地面を蹴って、リコが向かってくる。大きく杖を振りかぶりながら。
「リコ、俺は今まで自分に嘘をついた分、これからは信じてみることにするさ」
「なに、ワケ分かんないこと……っ!」
杖が、振り下ろされる。ものすごい速度だ。俺はただ受け止めようと待ち構える。
そう、それは──リコの本心本意を。
「俺は俺を信じる。リコは──俺以外には優しいヤツだってことをな」
「はっ、なんだよっ、それ……! わたしは魔王だ! ニンゲンも、ニンゲンと愛を育む愚かな混血も、ニンゲンに絆される下位の魔族も……わたしは、大キライだッッ!」
熱の籠った声音をあげながら、エーテルの鍵と杖がぶつかり合う。鈍い金属音と共に、感覚を失いつつある腕に、重さが広がっていく。
それが、リコの本心ということだ。
だからこそ。
虚が暴かれ、現実が色づく。
「どう……して……っっ」
エーテルの鍵から、リコの体から、纏っていた光が夜空へ舞っていく。徐々に、リコの腕から力が失われていく。
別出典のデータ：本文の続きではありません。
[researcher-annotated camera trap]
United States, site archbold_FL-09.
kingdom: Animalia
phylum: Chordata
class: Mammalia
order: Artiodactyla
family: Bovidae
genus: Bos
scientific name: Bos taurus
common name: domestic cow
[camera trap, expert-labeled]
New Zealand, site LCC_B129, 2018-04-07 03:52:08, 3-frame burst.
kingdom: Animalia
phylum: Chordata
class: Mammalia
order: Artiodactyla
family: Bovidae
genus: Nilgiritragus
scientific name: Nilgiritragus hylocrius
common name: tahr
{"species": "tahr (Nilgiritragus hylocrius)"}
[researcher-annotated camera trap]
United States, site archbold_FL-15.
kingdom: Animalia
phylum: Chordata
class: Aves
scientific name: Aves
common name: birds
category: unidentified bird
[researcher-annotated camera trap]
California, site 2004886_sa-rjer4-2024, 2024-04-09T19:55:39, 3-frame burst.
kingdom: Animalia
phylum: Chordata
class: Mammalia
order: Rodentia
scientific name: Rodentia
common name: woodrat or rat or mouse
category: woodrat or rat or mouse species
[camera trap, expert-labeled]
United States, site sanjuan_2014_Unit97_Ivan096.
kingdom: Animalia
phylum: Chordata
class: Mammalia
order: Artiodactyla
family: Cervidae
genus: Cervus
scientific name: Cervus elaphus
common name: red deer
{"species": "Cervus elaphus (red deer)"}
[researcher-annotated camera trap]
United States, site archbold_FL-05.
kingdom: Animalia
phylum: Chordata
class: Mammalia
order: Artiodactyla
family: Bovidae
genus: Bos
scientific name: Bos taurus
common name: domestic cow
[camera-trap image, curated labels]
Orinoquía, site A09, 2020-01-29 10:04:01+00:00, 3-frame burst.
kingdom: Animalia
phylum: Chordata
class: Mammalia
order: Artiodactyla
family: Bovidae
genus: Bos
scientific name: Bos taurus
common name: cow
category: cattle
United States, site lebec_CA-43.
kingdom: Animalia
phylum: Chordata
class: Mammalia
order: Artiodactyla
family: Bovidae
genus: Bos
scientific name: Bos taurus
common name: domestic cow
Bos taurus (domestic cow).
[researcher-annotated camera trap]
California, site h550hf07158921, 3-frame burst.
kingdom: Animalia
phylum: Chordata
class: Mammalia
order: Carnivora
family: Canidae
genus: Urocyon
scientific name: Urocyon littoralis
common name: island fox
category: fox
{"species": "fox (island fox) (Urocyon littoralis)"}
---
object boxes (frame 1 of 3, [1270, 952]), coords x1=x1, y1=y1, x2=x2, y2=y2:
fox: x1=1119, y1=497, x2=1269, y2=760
「やはり、お前が嫌いなのは俺だけか。エーテルの鍵に暴かれちまったな」
「違う! わたしは、この村のヤツらなんて……っ! それに、なんで……、なんで、そんな方法なんかに……っ! 勇者であろう者が、自分を卑下してまで、懐疑を示すことだったのか……!?」
「確かにダサいかもな。だが、俺にはお似合いなことだ。俺は他人の言いなりの人生だったんだ。自分の意思なんて、どうでもよかった。他人に嫌われるのは、怖いからな!」
「なんだよ、それッッ!」
「しかし今は違う。そうだな──たとえば、好きな相手の頼み事なら、見返りなど求めずに心の底から率先して協力したいと思うだろ? だから恋人を沢山作り、ハーレムを完成させれば、俺のアイデンティティは活かされ、人生は彩り豊かになることだろう!」
「信じられない……っ! お前のそんな愚鈍な思惑に、このわたしが……っ!」
「それは違うぞリコ。お前が心の底から、この村の俺以外の存在を忌み嫌っていたとしたら、エーテルの鍵は通用しなかっただろ」
「わたしは──……っっ」
悔しそうに、唇を噛み締めるリコ。戦意喪失したように、杖を地面に落とした。そして、膝から崩れ落ちる。俺は静かに近寄っていく。
「わたしは、魔王として、魔族として……間違えたのか。この村は……不思議と、居心地は悪くなかった……。みんな、優しくしてくれた……。たとえそれが、聖霊の代わりの聖女としてでも……」
「……俺も、そうかもしれない。勇者だから、俺によくしてくれるのかもしれない。だが、いいじゃないか。みんなが俺達に対してどう思うかじゃなくて、俺達がみんなを好きでいればな」
「……綺麗事。戯言」
「そうかもしれないな」
「だけど、今のわたしには言い返せない……本当に……どうして、わたしは……」
リコは項垂れる。戦意喪失したように、ただ地面を見つめる。俺はぽんっと、リコの頭に手を乗せた。何故だか──それは、分からない。
ただ一つ、分かったのは。
勇者でない、俺個人としては、こいつのことが嫌いではないということだ──。